Scattered across the Indian Ocean, approximately 400 miles south west of India, the Maldivian islands are a group of tiny coral atolls with neither rivers nor mountains. Every atoll is formed by a coral reef and a shallow lagoon encircles it. Each has a Robinson Crusoe feel with tall coconut palms, powdery white sandy beaches and crystal clear blue waters. Some are sophisticated with a choice of excellent restaurants, swimming pools, tennis courts and fabulous spas. Others have retained the “no news no shoes” flavour of the Maldives with thatched roofs, simple accommodation and open air bathrooms. These idyllic coral islands rank among the world’s top destinations for diving and make them a perfect choice for a huge variety of watersports. It is a paradise of island hideaways and unsurpassed beauty and tranquility.
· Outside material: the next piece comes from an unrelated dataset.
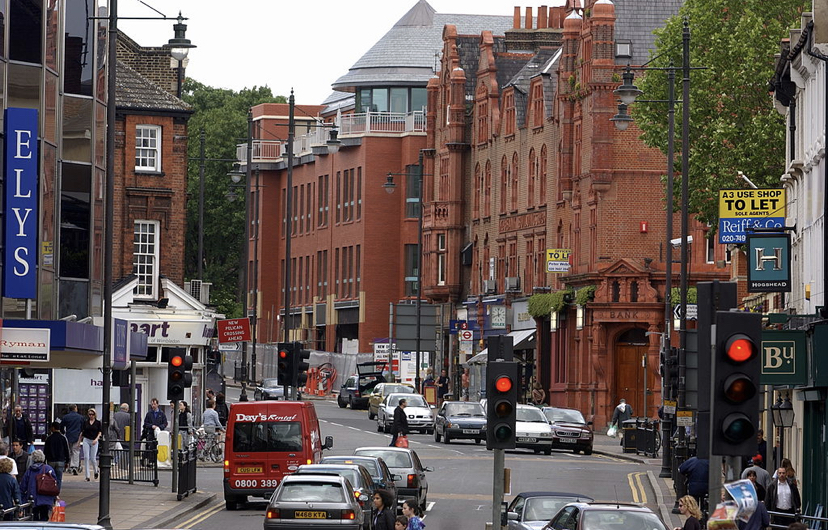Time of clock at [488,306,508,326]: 11:41
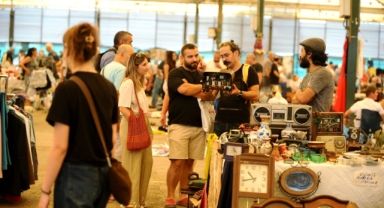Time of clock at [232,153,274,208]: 10:42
The Maldivians are proud of their history and rich culture which evolved from the first settlers arriving by sea from various parts of the world. African influences are apparent in some of the local music and dance with the handbeating of drums and songs in a language similar to East African countries. There is also a great South Asian influence in the delicious traditional food of the Maldives.
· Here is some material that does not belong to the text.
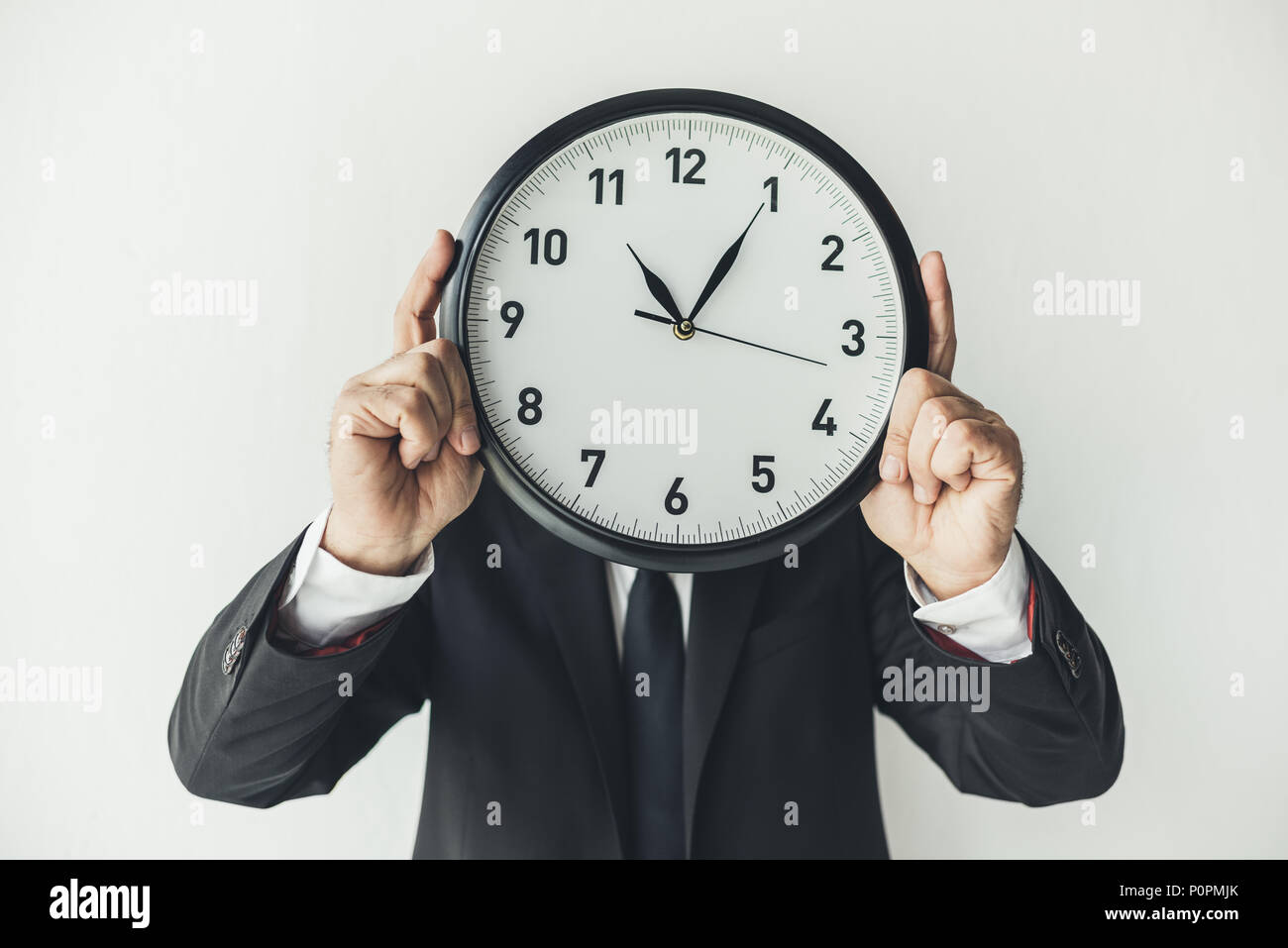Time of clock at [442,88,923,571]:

The Maldives enjoys a hot, tropical climate with plenty of sunshine and high humidity. The average temperature is around 28C with the sunshine staying fairly constant throughout the year. The best time to visit the Maldives is between November and April when the weather is dry and sunny and you can expect 10 hours of sunshine a day. November and April are the best months for diving when the clarity and vision underwater is at the optimum.